Collected data =
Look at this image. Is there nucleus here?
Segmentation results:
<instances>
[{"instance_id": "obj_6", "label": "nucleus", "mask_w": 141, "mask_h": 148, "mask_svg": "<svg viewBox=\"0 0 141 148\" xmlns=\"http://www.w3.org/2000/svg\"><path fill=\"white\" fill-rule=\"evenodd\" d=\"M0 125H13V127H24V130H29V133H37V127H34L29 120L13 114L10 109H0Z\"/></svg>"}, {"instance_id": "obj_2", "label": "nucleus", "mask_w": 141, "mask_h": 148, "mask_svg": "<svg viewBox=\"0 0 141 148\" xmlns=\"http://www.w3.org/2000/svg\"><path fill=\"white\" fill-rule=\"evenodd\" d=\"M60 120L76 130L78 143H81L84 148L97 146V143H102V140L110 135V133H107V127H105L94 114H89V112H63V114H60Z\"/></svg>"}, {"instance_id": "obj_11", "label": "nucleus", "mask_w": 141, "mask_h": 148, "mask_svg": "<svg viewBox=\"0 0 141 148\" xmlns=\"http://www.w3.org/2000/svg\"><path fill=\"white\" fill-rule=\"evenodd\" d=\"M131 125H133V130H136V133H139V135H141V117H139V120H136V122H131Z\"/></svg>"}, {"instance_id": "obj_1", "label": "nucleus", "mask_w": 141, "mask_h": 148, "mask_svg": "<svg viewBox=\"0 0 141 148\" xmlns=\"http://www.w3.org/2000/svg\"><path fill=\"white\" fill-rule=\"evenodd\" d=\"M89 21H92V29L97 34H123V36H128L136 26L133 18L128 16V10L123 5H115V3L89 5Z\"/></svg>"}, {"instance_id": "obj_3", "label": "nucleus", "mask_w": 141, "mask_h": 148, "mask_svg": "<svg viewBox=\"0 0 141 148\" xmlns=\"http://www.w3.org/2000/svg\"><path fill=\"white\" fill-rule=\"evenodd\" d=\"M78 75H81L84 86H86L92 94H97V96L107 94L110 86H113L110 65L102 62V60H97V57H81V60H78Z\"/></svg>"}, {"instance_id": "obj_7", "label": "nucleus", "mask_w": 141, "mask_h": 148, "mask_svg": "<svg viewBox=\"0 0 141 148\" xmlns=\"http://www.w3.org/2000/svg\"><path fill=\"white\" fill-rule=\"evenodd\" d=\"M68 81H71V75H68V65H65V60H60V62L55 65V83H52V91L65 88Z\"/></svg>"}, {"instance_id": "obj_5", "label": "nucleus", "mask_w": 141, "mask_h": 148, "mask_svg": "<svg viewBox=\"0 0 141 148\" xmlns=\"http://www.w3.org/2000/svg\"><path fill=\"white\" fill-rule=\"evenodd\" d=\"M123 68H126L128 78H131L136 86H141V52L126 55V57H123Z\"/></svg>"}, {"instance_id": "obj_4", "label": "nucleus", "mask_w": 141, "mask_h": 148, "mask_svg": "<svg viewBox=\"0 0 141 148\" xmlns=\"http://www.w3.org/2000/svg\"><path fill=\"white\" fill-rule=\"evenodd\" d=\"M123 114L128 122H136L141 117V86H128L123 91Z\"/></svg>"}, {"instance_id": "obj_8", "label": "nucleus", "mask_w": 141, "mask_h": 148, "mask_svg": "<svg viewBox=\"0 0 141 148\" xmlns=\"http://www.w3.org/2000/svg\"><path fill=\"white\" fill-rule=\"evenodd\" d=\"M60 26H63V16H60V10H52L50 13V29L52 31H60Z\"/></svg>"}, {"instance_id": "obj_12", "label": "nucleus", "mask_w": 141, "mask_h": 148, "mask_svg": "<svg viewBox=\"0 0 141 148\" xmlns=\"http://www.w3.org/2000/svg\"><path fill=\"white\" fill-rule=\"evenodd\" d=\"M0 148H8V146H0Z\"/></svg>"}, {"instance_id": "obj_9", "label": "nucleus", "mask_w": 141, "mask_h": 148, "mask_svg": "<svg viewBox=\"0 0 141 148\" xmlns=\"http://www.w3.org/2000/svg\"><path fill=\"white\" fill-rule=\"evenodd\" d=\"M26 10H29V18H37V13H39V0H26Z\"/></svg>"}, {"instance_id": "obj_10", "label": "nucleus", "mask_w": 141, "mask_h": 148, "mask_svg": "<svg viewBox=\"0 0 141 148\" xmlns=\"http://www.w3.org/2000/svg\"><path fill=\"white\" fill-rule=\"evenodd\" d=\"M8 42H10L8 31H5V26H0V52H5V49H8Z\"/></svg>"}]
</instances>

REQUIRED TASK = Lay out the stretch of the microscopy region labeling data from its first line through the line containing "<instances>" as a JSON list of strings, with one string per line and any blank lines omitted.

RESPONSE TO THIS TASK =
[
  "Look at this image. Is there nucleus here?",
  "Segmentation results:",
  "<instances>"
]